Portrait Of Adele Bloch Bauer I - Gustav Klimt


Gosto de beijar as mãos de uma pessoa – é uma profissão de fé para demonstrar minha amizade e gratidão; faço-o como um gesto cheio de melindres maiores, que vêm do interior e sabe se instalar na pessoa que posa sem expectativas.



Beijar as mãos de uma pessoa é colocar-se no côncavo das mesmas mãos, bem fundo, na finitude, e sentir-se protegido; é sobretudo atitude, troca de calor; é se sentir acariciado, fazer jus ao instinto, sem pedir nada em troca.



São as sensações amistosas que roubamos e nos prendemos - dizem que não estamos sozinhos, quando pensamos que realmente estamos. Existem pessoas à volta, à espera, tão promíscuas em suas carências que beijariam as primeiras mãos que aparecessem, sem cheiro, cor, sabor, sem requintes...apenas para sentir o toque e não mais se entregar ao abandono, mas ceder à companhia, ao espaço entre uma palavra e outra, ou ao silêncio que antecede os atos improvisados.



Damos as mãos todos os dias, insensatos, desprevenidos, sem intenções, como um desabrigo prestes a escapar por entre os dedos (demonstramos uma aptidão interessada, algum agradecimentos ou estupefação desmedida que se confundem com o real significado da aparência), não para nos deixar absortos, ao contrário, expelir a fina demência racional que se esconde dentro da generosidade fantasmagórica – ela toma formas e age como um monstro escondido.



É um gesto simples para gostos simples, almas e corações refinados; canções vibrantes que ecoam na voz, nos passos, no movimento recíproco; aproximação, interação, troca de fluidos, por assim dizer; tilinta, sorve, espasma; é o que se bebe e sente expandir dentro de si.
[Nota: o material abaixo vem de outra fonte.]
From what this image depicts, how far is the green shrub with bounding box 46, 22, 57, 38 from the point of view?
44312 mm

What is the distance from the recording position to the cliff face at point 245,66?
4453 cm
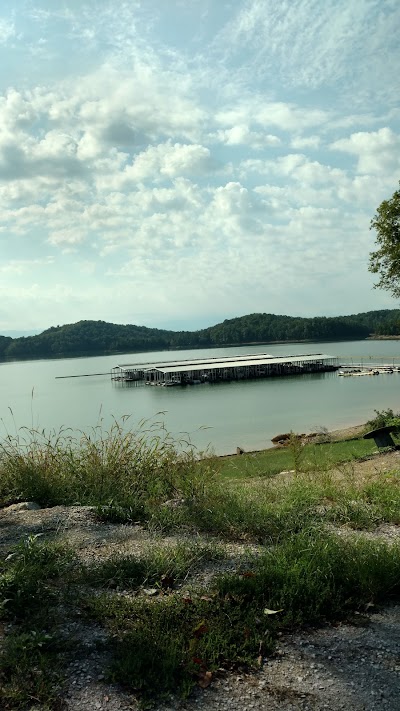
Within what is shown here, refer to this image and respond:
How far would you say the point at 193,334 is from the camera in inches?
6934

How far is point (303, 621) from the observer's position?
3.50 metres

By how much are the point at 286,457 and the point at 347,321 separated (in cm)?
15468

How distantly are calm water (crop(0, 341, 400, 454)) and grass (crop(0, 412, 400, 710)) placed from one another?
Answer: 539 inches

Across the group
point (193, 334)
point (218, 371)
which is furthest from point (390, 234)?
point (193, 334)

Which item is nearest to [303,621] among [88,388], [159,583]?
[159,583]

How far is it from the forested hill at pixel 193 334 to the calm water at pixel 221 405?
66.4 metres

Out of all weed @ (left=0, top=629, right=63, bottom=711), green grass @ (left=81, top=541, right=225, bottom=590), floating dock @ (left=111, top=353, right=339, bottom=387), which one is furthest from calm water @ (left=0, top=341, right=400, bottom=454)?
weed @ (left=0, top=629, right=63, bottom=711)

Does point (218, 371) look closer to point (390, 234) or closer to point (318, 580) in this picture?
point (390, 234)

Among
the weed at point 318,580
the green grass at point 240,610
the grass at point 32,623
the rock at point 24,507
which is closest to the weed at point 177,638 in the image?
the green grass at point 240,610

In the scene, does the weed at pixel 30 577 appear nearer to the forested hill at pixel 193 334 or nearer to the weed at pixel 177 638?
the weed at pixel 177 638

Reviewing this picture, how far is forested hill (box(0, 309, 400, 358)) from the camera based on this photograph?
144 meters

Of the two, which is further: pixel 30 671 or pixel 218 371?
pixel 218 371

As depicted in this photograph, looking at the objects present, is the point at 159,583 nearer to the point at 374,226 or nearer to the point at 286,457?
the point at 286,457

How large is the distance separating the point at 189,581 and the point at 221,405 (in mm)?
42703
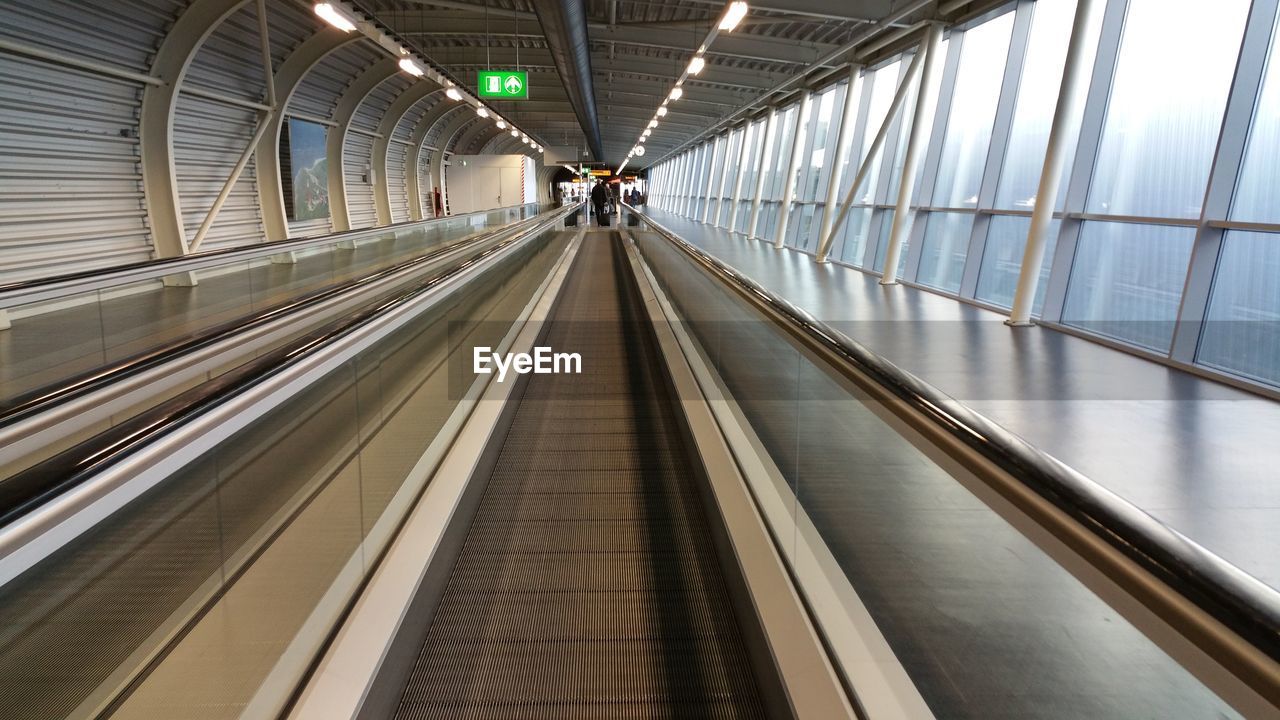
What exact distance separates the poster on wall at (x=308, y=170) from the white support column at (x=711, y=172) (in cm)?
2452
Sentir outra pessoa, às vezes assusta - pela vibração e conexão das energias, pela mutualidade. E nem sempre se pode ver essa simbiose, é quase uma des-conexão ou uma força bruta que, por repulsa, não permite o toque, nem que o desejo de alguém se perpetue a ponto de sufocar-se; beijar as mãos, até do mais desgrenhado ser que posa em sua frente, é um gesto inexplicável e despudorado de humanidade.